Para ela, pacote viajaria até a Hungria
WAGNER OLIVEIRA

WAGNER OLIVEIRA; FAUSTO SIQUEIRA
DA AGÊNCIA FOLHA

FAUSTO SIQUEIRA
Uma pequena caixa de madeira encalhada na areia da praia do Gonzaguinha (Santos, no litoral sul de SP), tomada ontem como contrabando por um banhista, revelou-se a tentativa de uma filha de mandar o pai morto de volta à sua cidade natal, hoje na Romênia.
O banhista Elcio Machado encontrou a caixa e, por pensar que era contrabando, levou o pacote até o posto dos bombeiros.
O sargento Vilson Klen encontrou um bilhete escrito pela aposentada Enide Emilia Fillinger, 72, desvendando a história da caixa.

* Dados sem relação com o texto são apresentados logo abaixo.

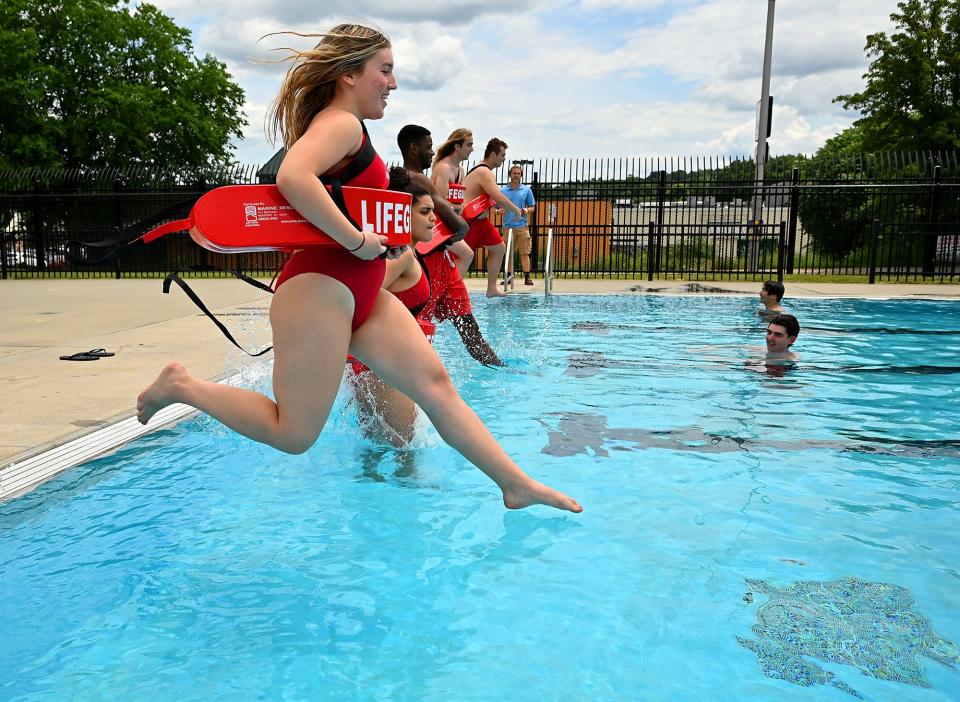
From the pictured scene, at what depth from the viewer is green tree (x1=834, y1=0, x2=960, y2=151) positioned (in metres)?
30.1

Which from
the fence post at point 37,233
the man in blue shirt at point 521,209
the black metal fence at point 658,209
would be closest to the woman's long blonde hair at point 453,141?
the man in blue shirt at point 521,209

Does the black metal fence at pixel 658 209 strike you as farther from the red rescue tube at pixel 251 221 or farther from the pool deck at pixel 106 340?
the red rescue tube at pixel 251 221

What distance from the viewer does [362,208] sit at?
102 inches

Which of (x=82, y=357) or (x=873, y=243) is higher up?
(x=873, y=243)

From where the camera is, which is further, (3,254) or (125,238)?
(3,254)

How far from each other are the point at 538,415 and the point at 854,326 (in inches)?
257

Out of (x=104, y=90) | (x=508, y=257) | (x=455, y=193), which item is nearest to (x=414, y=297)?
(x=455, y=193)

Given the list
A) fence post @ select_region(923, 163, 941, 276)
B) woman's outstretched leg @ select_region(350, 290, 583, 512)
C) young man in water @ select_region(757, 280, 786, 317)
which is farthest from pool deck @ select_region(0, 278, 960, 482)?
young man in water @ select_region(757, 280, 786, 317)

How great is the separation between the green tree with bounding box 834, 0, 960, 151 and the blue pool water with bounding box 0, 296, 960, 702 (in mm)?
30231

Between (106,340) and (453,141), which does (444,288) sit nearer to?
(453,141)

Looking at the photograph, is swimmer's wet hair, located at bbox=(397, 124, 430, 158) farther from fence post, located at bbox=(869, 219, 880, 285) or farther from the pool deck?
fence post, located at bbox=(869, 219, 880, 285)

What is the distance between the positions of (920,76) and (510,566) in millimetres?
34217

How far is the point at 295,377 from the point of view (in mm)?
2594

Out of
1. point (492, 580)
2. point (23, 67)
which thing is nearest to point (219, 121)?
point (23, 67)
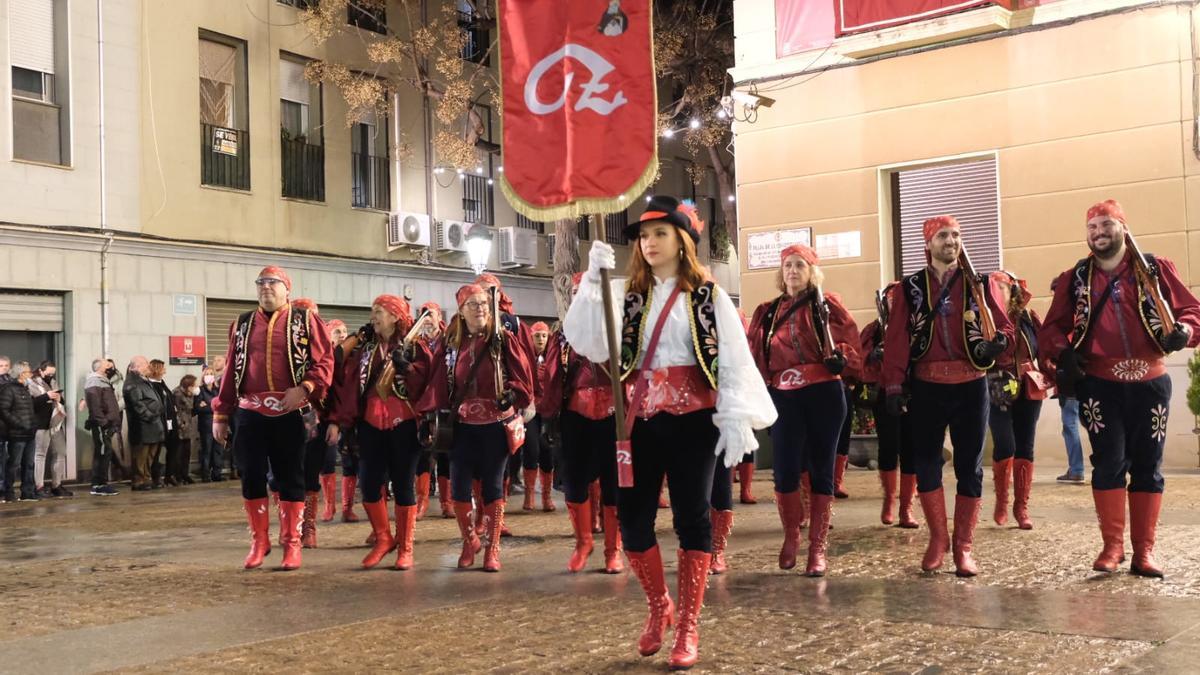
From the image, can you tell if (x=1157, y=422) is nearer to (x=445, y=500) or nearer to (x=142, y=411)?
(x=445, y=500)

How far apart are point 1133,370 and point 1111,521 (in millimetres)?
909

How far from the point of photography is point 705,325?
5.44m

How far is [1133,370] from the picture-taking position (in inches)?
282

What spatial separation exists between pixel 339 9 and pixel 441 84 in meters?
3.05

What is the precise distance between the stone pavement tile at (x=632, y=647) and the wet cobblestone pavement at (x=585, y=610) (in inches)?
0.6

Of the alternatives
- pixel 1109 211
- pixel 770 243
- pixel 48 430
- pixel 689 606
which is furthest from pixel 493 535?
pixel 48 430

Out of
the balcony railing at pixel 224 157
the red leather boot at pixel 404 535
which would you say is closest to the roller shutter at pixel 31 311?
the balcony railing at pixel 224 157

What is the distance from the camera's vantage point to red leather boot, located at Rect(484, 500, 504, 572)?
8.34 m

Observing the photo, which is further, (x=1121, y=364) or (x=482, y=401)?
(x=482, y=401)

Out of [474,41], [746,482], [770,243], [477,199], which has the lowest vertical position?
[746,482]

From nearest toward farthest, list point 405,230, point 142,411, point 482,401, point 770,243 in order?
point 482,401, point 142,411, point 770,243, point 405,230

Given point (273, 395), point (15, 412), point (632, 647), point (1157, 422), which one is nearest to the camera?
point (632, 647)

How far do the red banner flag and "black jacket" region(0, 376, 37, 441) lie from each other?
39.1ft

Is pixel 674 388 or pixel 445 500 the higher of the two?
pixel 674 388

No bilhete, a aposentada dizia que dentro da caixa estavam as cinzas do corpo de seu pai, o húngaro Júlio Fillinger, morto há 15 anos em São Paulo.
Ela dizia ainda querer realizar o sonho do pai, que era um dia voltar à cidade natal, Lugoj (lê-se Lugush), pertencente à Hungria no passado e hoje à Romênia.
Na companhia de uma amiga, Enide foi ontem de táxi até São Vicente. Chegando à ponte pêncil, perguntou a um pescador de que lado ficava o alto-mar.
A aposentada atirou então a caixa ao mar. Achava que assim o material chegaria até a Hungria, realizando o sonho do pai.
"Eu sabia que a Hungria não tem mar, mas há lá o rio Danúbio. Se não chegasse lá, ficaria contente se chegasse a algum país da Europa, e de lá eles encaminhariam as cinzas para Lugoj", disse.
Taxa
Os problemas com as cinzas do pai começaram há cerca de dois meses, quando a aposentada teve de pagar uma taxa de manutenção de R$ 80 ao cemitério São Paulo, onde o material estava depositado.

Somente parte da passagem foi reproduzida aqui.